Brain Scans Show Dyslexics Read Better with Alternative Strategies
The author is:
Marshall, Abigail. © (updated 2015/2017). “Brain Scans Show Dyslexics Read Better with Alternative Strategies.” Davis Dyslexia Association International, www.dyslexia.com
Please read the original article at www.dyslexia.com/research/articles/alternative-brain-pathways
Scientists studying the brain have found that dyslexic adults who become capable readers use different neural pathways than nondyslexics.
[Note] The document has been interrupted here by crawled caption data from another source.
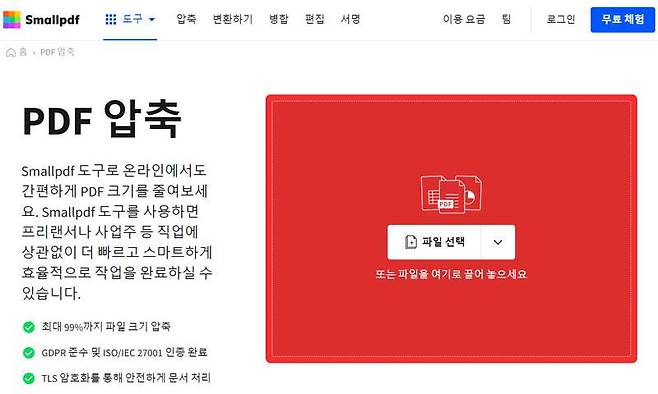 어도비 온라인과 유사한 기능의 ‘스몰PDF(Smallpdf)’.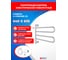 Полотенцесушитель ENERGY U chrome G2 00000015326 2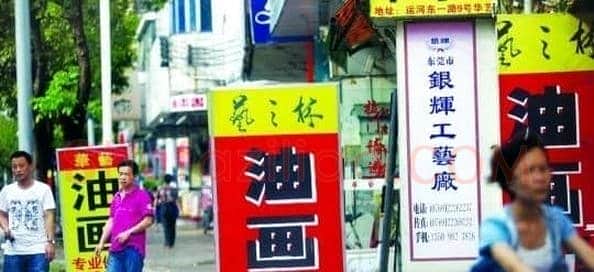 揭开字画收藏的重重黑幕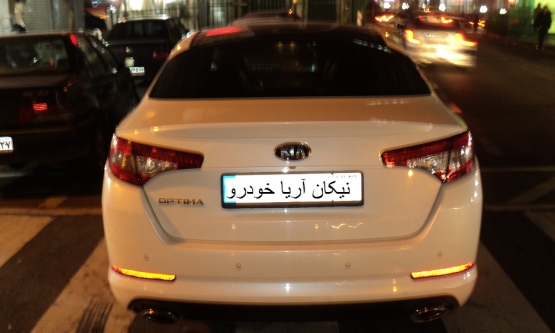 2016,کیا,اپتیما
This research shows that there are at least two independent systems for reading: one that is typical for the majority of readers, and another that is more effective for the dyslexic thinker.
The impact of these findings on educating dyslexics to read is crucial for both parents and teachers:
Researchers using brain imaging studies to compare dyslexic and non-dyslexic adult readers have found that there is a definite relationship between reading ability and cerebral blood flow patterns:
• For non-dyslexic readers, stronger activation of left hemispheric reading systems corresponded to better reading skill;
• For dyslexic readers, the opposite was true: the stronger the left-hemispheric pattern, the poorer the reader;
• In the right brain area, the dyslexic adults had higher activation levels than non-dyslexic readers in word reading tasks, which correlated positively with improved reading ability.
• For the nondyslexic control group, such activation pattern was negatively correlated to reading ability.
For rhyming identification and meaning based tasks, it was found that inter alia :
• Ordinary readers use the left temporal area for sounding out words;
• Poor readers do not use the left temporal area to find the sounds of words;
• Capable dyslexic readers show a greater reliance on right brain areas;
• Dyslexics who are capable readers do not activate the left temporal region;
The advantages of the Davis Learning Strategies and Dyslexia Correction methods:
• Children (and adults) use clay to model the concepts that are associated with word meanings at the same time as modelling the letters of each word in clay.
• At the primary level, these methods provide a route to learning to read that seems easier for students with dyslexia tendencies than traditional instruction.
• Among older dyslexic children and adults, these methods routinely lead to very rapid progress in reading ability.
• Modelling words in clay may help build the mental pathways that brain scan evidence shows to be crucial for reading development among dyslexic students.